For collage dorms for example rarely charge based on electricity use. Some apartment complexes also include electricity as part of the rent.
>For collage dorms for example rarely charge based on electricity use. Some apartment complexes also include electricity as part of the rent.
Those situations are rare. A student in a college dorm isn't going to be able to afford multiple GPUs for a mining rig, and if he's mining with one GPU, he's likely going to keep it when the crash comes rather than trying to sell it into a flooded market. Apartment mining is more believable, but even then power consumption is going to be an issue for them because of noise. They're also going to be vastly outnumbered (in terms of GPUs operated) by professional miners because most people don't have a few thousand dollars to drop on generating highly speculative assets.

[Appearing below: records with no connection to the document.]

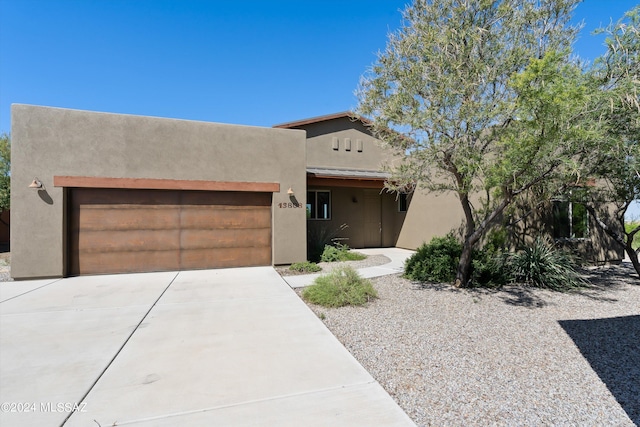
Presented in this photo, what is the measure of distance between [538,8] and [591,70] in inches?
67.2

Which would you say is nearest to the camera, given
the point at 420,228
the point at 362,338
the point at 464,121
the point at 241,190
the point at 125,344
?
the point at 125,344

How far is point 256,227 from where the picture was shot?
9.93 meters

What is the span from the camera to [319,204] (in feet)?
45.0

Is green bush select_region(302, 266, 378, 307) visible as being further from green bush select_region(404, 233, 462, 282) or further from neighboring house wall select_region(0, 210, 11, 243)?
neighboring house wall select_region(0, 210, 11, 243)

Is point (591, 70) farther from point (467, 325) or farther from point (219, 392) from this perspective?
point (219, 392)

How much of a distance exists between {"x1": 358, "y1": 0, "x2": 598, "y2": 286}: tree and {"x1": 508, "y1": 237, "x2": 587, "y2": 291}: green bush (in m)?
2.23

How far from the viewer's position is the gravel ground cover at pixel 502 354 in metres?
2.76

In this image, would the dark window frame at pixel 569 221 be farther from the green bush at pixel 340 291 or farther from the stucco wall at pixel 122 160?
the stucco wall at pixel 122 160

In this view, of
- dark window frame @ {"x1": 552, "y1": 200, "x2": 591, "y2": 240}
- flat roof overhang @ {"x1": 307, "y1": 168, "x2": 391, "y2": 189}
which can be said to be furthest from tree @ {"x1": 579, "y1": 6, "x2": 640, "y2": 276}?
flat roof overhang @ {"x1": 307, "y1": 168, "x2": 391, "y2": 189}

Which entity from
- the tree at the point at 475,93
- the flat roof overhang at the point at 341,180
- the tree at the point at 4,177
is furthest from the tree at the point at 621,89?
the tree at the point at 4,177

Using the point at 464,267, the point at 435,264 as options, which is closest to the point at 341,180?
the point at 435,264

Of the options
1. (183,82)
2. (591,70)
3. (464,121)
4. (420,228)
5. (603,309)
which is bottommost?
(603,309)

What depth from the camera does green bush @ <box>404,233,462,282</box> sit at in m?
Result: 7.85

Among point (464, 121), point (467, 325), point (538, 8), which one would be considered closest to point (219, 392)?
point (467, 325)
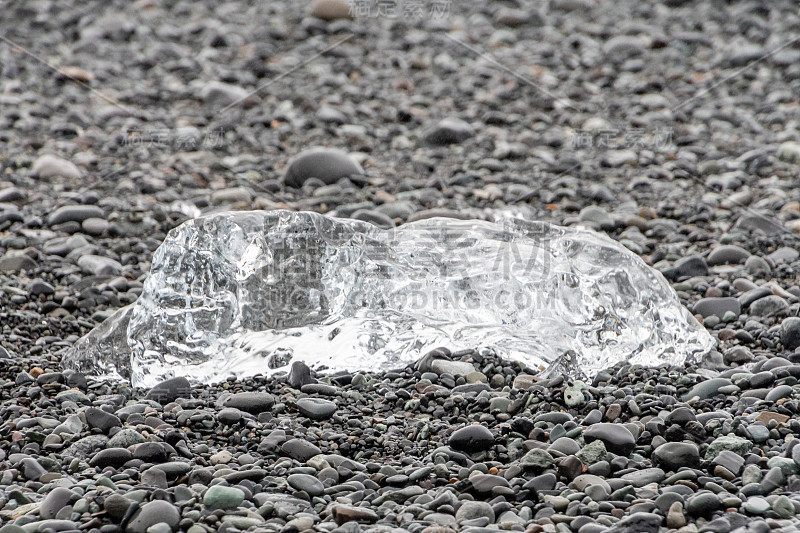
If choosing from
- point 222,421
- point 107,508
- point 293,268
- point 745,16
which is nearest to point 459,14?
point 745,16

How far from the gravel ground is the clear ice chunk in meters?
0.13

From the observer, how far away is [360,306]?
3.87 meters

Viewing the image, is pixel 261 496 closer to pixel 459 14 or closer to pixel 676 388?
pixel 676 388

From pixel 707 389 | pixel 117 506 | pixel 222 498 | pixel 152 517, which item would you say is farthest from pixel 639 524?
pixel 117 506

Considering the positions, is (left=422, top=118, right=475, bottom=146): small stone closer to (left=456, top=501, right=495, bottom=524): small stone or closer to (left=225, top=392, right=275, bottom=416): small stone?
(left=225, top=392, right=275, bottom=416): small stone

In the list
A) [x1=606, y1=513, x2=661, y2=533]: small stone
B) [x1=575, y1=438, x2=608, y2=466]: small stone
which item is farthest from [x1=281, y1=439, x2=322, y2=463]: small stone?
[x1=606, y1=513, x2=661, y2=533]: small stone

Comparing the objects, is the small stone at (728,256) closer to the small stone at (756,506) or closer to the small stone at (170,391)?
the small stone at (756,506)

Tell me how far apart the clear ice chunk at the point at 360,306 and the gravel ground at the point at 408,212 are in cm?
13

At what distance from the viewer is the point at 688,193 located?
5.84m

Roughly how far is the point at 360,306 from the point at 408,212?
1.68 meters

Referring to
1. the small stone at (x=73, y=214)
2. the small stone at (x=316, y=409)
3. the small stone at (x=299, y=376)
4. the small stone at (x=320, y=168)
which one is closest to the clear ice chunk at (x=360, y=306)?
the small stone at (x=299, y=376)

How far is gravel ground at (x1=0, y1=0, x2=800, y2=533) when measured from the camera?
9.28 ft

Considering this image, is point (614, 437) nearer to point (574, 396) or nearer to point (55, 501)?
point (574, 396)

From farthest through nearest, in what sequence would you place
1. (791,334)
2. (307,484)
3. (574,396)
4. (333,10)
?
(333,10) → (791,334) → (574,396) → (307,484)
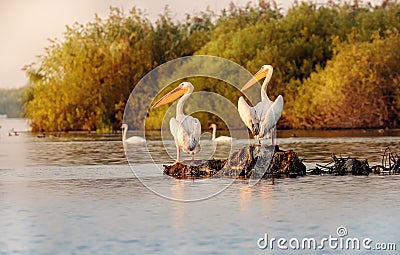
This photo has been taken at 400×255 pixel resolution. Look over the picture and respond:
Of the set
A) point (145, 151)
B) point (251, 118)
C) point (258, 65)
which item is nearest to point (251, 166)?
point (251, 118)

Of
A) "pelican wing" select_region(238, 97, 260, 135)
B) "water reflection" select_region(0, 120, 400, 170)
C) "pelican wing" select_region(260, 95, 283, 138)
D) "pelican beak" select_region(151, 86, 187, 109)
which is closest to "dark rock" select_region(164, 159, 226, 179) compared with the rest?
"pelican wing" select_region(238, 97, 260, 135)

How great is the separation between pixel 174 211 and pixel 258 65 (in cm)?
2511

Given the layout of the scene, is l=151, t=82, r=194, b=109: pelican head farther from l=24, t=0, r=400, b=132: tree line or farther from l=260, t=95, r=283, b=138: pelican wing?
l=24, t=0, r=400, b=132: tree line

Everything you just said is total nonsense. This idea that you are going to "wear out" a GPU is something people started saying when they were obviously bitter about not being able to find GPUs and seeing them being resold later for more than retail after they had been used for mining. There is nothing to back this up unless something melts.
Additionally, transistors can experience aging through various mechanisms [1], some of which are permanent and some of which can be fixed with a reset. Most manifest via a shift in threshold voltage of the transistors, which can impact the operating frequency of chips or stability of sensitive circuits such as memory cells. When ICs are designed they usually have a lifetime operating profile, i.e 5y or 10y with max voltage and operation for x% of that lifetime at a given temperature. Simulations are then run pre and post degradation to ensure requirements can be met. Different fabs such as tsmc and samsung will provide models/info for the transistor aging as part of their design tool kits.
Not if you have filters set up and clean/change them regularly. I'm assuming miners monitor their temperatures, as well, as long as it's under 80 degC, chips will work for years under load. Though VRM components are of rather poor quality compared to GPUs, CPUs and RAM, that's a major failure point.